Ordered list of blogs will go here with a widget
I stumbled upon an article over the weekend on Mitigating Serverless Challenges. The article raised some misnomers ranging from vendor lock-in to security and observability. Granted the article was sponsored by Zoho Catalyst advertising their own platform, but it does raise a few points. Primarily with respect to vendor lock-in.
In some respects, the vendor lock-in is okay. Each vendor has their own approach to enabling serverless function securely with how they handle routing traffic to the serverless functions and with the appropriate observability baked in. Where things get interesting on the serverless side with the vendor lock-in is how they are invoked, and how the functions are published.
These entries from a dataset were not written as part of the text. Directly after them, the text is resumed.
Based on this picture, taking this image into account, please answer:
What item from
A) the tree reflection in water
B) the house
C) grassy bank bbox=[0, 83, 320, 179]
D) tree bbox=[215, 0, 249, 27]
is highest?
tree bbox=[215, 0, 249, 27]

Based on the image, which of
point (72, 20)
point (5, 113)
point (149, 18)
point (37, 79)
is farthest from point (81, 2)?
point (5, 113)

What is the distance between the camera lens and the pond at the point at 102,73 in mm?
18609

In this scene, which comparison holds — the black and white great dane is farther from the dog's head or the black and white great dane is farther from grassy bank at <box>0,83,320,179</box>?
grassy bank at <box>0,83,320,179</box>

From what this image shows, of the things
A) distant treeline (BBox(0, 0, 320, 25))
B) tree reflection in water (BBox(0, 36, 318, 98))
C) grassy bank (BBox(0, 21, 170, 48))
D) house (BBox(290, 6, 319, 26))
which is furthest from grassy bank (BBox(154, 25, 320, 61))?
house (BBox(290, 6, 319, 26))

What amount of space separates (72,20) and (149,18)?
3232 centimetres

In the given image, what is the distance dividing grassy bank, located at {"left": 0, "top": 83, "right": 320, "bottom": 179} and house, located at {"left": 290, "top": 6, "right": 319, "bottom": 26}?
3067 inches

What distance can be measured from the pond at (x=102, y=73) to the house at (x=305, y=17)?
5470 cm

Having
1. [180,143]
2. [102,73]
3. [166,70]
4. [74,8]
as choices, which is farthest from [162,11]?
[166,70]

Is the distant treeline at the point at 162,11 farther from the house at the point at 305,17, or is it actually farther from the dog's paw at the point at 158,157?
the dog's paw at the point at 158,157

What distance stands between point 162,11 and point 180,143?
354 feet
At its core, the concept of serverless is itself an abstraction of turning a software function wrapped into a container with a runtime engine which exposes a service. For some platforms, this container maybe a webserver where the function takes the payload verbatim to perform it's action, and it will return a result that is treated just like any other web server response. Knative and fn project are some example services that do just this. In other cases, the underlying runtime may integrate the service with the vendor's offerings allowing for flexibility in integrating your function with their various offerings. AWS provides the best example of this with their Lambdas. You can use define multiple "triggers" that will invoke your lambda function in any way that makes the most sense including their third-party providers.
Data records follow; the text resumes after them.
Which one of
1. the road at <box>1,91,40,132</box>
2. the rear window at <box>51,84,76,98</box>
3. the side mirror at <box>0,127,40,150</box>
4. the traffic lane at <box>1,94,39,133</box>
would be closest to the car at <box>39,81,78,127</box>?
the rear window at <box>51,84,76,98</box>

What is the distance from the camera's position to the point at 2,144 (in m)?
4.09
The most important for companies and organizations is how the functions are built and published. For example, AWS and GCP allow for creating and editing functions on the web console. Otherwise, the expectation is a function would be stored with a manifest in a zip file. This zip file is uploaded and the function built and configured to run when ready. For other providers such as Knative, Kubeless, and even fn, they provide a framework where the source is built with a runtime engine producing a docker image that is then used by the underlying framework. One thing to keep in mind is, just like Java Enterprise Edition servlet containers, some vendors such as AWS and fn, will require their custom libraries and interfaces to interface with the underlying services. If the service ever needs to be ported, then the function must be modified.
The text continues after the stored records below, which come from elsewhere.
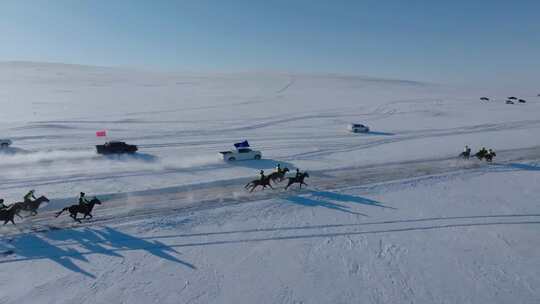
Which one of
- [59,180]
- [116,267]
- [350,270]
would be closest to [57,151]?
[59,180]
To help with the building/deploying aspect is the Serverless Framework. Key to their offering is the serverless.yml
configuration file which defines which cloud provider to target, the runtime
engine for building the serverless function, and how to deploy it reducing
the complexity while allowing for an agnostic approach to build and deploy
functions. In addition, TriggerMesh provides their
own CLI that understands the serverless.yml
syntax, and can be used to build the serverless function within your own cluster
provided Tekton is available.
In conclusion, there are quite a few vendors and the space is growing in popularity. While there are differences with their offerings, the underlying technology and abstraction is mostly the same. The one area that will be of some concern for the implementer is how to manage the code and deploy to the preferred vendor. In addition, for the serverless functions that require using the cloud provider's library, there will be a maintenance cost to ensure that it is kept up to date, or the underlying function ported when a new provider is chosen.